The VAR's first assistant is the VAR's closest collaborator and continues to follow the lead camera if the video assistant is reviewing a scene while the game is in progress. The second assistant is exclusively responsible for offside and specializes in this issue. The third AVAR is designed to follow the televised broadcast image - with no sound so as not to be distracted or influenced by the commentator - and also to accompany the communication between the VAR and the offside assistant.

Yellow cards: The warnings and unused yellow card suspensions from the World Cup qualification are not carried over to the final round. The general rule during the tournament is: After every second yellow card, the player concerned is suspended for the next game. After the quarter-finals, however, all individual warnings will be deleted. This means that whoever gets the second or fourth yellow card in the quarter-finals is banned from the semi-finals, and whoever has one or three warnings goes through to the semi-finals unencumbered.

This basically ensures that no player misses the final because of a yellow card suspension. Anyone who sees yellow-red or a red card in the semifinals is not in the final. The general rule is: yellow-red leads to a ban of one game, the length of the ban after a red card is decided by the FIFA Disciplinary Committee. However, the minimum is also one game.

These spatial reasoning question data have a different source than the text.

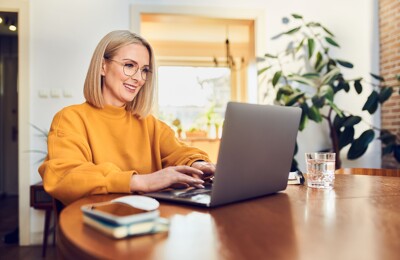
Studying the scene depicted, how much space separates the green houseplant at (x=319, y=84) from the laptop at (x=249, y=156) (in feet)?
7.95

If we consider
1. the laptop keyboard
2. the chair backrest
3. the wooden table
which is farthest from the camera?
the chair backrest

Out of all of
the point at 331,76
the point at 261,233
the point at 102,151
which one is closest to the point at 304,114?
the point at 331,76

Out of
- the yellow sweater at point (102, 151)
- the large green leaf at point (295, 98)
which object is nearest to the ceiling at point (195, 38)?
the large green leaf at point (295, 98)

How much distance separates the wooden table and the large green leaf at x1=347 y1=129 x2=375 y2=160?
2693 mm

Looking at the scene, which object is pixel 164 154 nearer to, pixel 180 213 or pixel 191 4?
pixel 180 213

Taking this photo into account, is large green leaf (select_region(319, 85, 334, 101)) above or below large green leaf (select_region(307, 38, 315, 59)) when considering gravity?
below

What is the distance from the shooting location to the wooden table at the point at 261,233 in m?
0.60

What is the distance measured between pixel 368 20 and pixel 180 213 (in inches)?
155

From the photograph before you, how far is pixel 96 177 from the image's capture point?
3.57 feet

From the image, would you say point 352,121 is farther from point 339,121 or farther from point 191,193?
point 191,193

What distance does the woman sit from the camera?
3.60 feet

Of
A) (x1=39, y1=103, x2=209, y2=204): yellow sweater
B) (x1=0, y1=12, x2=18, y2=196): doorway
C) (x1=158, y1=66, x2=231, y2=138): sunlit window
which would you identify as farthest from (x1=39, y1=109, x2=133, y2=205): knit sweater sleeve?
(x1=158, y1=66, x2=231, y2=138): sunlit window

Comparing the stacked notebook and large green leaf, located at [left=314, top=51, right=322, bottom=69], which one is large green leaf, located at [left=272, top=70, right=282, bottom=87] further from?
the stacked notebook

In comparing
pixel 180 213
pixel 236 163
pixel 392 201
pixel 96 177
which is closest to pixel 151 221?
pixel 180 213
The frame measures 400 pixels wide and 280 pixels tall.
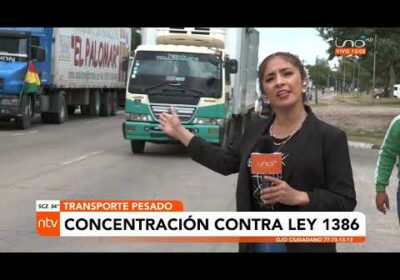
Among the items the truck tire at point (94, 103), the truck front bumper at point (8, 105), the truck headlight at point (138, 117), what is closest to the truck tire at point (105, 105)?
the truck tire at point (94, 103)

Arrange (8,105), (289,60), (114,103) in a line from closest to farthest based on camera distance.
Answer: (289,60), (8,105), (114,103)

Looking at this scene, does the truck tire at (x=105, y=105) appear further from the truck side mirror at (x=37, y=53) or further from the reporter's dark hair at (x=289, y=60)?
the reporter's dark hair at (x=289, y=60)

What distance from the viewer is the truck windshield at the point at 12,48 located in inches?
837

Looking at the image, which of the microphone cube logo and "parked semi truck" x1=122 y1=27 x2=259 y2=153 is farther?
"parked semi truck" x1=122 y1=27 x2=259 y2=153

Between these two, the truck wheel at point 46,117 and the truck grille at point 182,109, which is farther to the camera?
the truck wheel at point 46,117

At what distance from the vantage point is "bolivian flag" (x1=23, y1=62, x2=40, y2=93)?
69.8ft

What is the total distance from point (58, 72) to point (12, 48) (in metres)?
3.39

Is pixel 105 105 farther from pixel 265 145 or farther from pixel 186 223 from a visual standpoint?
pixel 265 145

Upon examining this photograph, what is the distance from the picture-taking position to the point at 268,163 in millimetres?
2701

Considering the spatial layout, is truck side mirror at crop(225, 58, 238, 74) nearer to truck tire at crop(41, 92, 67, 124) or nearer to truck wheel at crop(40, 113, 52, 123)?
truck tire at crop(41, 92, 67, 124)

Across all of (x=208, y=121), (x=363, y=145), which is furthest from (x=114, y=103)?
(x=208, y=121)

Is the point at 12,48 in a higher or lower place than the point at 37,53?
higher

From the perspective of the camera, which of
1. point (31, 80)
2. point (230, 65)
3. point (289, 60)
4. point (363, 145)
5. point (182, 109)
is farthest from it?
point (31, 80)

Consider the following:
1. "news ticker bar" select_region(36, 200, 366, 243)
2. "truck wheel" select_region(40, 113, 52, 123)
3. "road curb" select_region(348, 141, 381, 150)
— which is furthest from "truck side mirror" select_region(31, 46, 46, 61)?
"news ticker bar" select_region(36, 200, 366, 243)
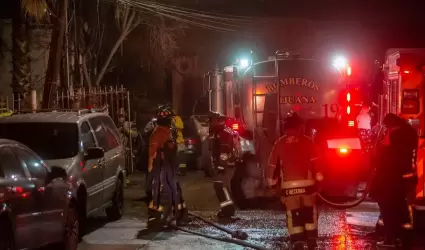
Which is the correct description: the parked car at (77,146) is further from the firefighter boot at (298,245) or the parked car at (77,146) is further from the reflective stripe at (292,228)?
the firefighter boot at (298,245)

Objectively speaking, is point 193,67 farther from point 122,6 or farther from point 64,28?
point 64,28

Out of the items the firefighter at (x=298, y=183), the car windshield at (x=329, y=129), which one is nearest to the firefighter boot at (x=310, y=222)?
the firefighter at (x=298, y=183)

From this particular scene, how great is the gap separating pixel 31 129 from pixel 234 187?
13.7ft

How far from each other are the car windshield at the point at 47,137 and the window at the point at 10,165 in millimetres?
2179

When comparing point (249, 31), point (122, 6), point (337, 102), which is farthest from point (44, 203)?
point (249, 31)

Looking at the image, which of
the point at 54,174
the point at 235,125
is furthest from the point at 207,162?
the point at 54,174

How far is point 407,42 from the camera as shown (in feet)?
89.6

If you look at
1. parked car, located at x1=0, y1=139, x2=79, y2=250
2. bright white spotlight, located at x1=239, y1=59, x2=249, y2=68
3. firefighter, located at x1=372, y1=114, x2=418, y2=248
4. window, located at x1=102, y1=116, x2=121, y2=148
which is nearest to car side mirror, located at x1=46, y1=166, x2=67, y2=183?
parked car, located at x1=0, y1=139, x2=79, y2=250

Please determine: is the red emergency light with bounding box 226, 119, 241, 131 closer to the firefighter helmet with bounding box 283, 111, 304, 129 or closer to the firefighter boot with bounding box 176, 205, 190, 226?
the firefighter boot with bounding box 176, 205, 190, 226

From the round of 16, it is theoretically possible to receive two yellow cards in a game and not be sent off, but still be suspended: if a match goes to penalties, the warnings issued in that game are not carried over. So a player could see a yellow card in play and another in a penalty shoot-out without receiving a yellow-red for it.

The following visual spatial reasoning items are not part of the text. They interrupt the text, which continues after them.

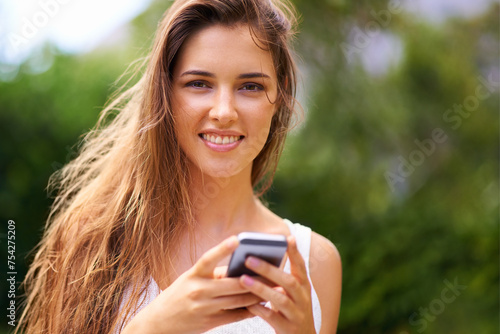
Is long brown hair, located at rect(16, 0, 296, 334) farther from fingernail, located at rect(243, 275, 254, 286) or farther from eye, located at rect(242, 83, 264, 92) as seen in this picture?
fingernail, located at rect(243, 275, 254, 286)

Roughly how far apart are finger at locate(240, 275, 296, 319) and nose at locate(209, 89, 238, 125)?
0.80 metres

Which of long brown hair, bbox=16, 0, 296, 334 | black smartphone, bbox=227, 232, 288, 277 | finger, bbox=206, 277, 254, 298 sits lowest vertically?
finger, bbox=206, 277, 254, 298

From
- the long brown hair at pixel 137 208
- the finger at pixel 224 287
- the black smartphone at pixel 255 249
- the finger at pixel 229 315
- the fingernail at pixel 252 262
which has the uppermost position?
the long brown hair at pixel 137 208

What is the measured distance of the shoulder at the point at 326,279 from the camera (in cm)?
250

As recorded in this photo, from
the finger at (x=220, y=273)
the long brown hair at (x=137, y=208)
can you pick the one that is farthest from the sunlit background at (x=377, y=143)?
the finger at (x=220, y=273)

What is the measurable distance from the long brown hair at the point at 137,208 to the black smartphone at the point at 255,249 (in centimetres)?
83

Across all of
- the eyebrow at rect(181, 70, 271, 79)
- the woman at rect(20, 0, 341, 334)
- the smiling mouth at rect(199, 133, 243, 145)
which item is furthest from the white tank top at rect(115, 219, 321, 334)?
the eyebrow at rect(181, 70, 271, 79)

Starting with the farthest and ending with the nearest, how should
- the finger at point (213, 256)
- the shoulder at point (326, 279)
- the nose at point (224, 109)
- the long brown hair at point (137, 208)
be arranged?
the shoulder at point (326, 279) → the long brown hair at point (137, 208) → the nose at point (224, 109) → the finger at point (213, 256)

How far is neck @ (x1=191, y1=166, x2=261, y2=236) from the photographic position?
2.53 meters

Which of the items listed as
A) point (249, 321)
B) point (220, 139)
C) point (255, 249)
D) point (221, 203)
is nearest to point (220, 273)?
point (255, 249)

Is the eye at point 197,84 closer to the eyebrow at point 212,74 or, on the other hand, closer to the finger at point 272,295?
the eyebrow at point 212,74

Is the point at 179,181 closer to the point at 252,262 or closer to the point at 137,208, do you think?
the point at 137,208

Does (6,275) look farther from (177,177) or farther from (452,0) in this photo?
(452,0)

This rule applies to all players, but was introduced primarily to avoid having to leave the field too early in a penalty shoot-out if a goalkeeper who has been challenged to save a penalty and repeatedly moves off the goal line too early. Anyone who receives the second warning in the game in a penalty shoot-out will get away without a yellow card, but will still be suspended in the next game - and could exceptionally miss the final with a yellow card suspension.

Substitutions: Each team may substitute up to five players in a maximum of three stoppages. The half-time break, the break before extra time and the interruption to change sides in extra time do not count as such interruptions, so they can also be used for substitutions. If there is overtime, each team may make an additional substitution in another game rest. Substitution opportunities and interruptions that were not used in regular time can be used in extra time. Only the goalkeeper can be substituted before and during a penalty shoot-out - provided he is injured or otherwise unwell and the number of substitutes has not yet been exhausted.

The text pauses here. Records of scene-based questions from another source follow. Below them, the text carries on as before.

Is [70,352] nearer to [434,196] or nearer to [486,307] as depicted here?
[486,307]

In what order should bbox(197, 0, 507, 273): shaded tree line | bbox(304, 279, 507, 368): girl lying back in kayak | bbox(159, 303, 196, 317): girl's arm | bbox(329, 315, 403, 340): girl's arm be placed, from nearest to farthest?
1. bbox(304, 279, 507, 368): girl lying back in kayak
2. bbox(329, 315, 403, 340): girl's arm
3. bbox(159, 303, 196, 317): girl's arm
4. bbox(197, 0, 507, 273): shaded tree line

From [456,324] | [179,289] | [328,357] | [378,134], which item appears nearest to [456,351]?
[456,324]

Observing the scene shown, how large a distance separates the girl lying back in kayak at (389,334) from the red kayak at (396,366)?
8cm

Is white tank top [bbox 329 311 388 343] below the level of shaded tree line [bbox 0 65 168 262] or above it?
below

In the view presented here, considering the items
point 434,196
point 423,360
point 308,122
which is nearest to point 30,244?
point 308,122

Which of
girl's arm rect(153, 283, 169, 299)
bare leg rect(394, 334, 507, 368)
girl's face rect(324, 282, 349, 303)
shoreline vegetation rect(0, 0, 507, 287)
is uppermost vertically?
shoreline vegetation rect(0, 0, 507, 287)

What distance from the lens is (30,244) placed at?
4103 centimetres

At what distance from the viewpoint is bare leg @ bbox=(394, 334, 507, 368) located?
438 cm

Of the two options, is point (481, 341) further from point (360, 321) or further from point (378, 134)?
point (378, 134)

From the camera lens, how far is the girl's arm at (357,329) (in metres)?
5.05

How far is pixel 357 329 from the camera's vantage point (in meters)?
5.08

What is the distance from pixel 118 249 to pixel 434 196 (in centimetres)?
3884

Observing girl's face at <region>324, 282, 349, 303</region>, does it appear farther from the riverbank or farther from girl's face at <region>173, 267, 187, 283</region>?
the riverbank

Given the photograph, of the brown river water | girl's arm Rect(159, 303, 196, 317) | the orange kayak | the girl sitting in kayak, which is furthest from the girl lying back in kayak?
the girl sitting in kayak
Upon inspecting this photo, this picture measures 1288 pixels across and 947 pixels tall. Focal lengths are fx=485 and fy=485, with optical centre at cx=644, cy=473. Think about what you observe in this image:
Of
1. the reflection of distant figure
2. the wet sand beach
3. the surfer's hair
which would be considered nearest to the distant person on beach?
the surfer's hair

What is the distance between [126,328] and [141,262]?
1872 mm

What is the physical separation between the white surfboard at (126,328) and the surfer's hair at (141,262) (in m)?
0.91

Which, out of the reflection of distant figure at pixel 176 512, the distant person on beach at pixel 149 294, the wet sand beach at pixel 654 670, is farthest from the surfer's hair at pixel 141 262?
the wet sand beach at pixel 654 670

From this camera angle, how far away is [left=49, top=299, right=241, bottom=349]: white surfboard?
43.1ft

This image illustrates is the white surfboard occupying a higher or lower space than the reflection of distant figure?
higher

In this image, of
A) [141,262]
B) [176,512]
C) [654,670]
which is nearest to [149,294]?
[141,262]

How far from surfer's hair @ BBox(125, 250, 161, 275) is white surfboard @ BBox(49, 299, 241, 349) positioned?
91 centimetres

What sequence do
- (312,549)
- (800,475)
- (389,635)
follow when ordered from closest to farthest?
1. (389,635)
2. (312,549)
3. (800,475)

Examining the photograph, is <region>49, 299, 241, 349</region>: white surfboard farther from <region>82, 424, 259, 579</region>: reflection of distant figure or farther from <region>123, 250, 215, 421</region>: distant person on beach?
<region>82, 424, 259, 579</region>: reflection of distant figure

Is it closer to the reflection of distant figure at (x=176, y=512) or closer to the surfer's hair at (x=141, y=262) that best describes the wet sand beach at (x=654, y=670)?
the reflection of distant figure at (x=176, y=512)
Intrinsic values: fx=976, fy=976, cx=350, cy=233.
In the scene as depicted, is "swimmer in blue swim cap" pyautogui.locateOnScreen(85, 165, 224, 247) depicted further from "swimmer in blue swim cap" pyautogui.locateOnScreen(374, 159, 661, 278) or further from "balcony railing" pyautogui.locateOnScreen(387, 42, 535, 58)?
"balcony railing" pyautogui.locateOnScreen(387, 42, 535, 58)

Political Messages: Under the Laws of Football, political, religious, personal or commercial messages are not permitted on any player's equipment, including undershirts or underpants. However, a violation does not lead to the player concerned receiving a yellow card, but only to a note in the match report. The competition organiser, in this case FIFA, then decides on any sanctions, such as a fine.

At the upcoming World Cup, it could well happen that players or teams come into conflict with the world football association. Denmark wanted to wear the slogan "human rights for all" on their training kit in Qatar - but FIFA banned it on the grounds that it was a political statement. As the sports show reports, other national associations had made similar inquiries as the Danes, which were also rejected.

The captains of the German team and seven other European teams want to wear a captain's armband with a colorful heart and the words "One Love" on it. This is intended to set an example against discrimination. It is not yet clear whether FIFA will react to this matter of course as negatively as to the request to be allowed to label training clothes with a plea for human rights. If so, this tournament, which is viewed more critically than any World Cup before it, would have another scandal.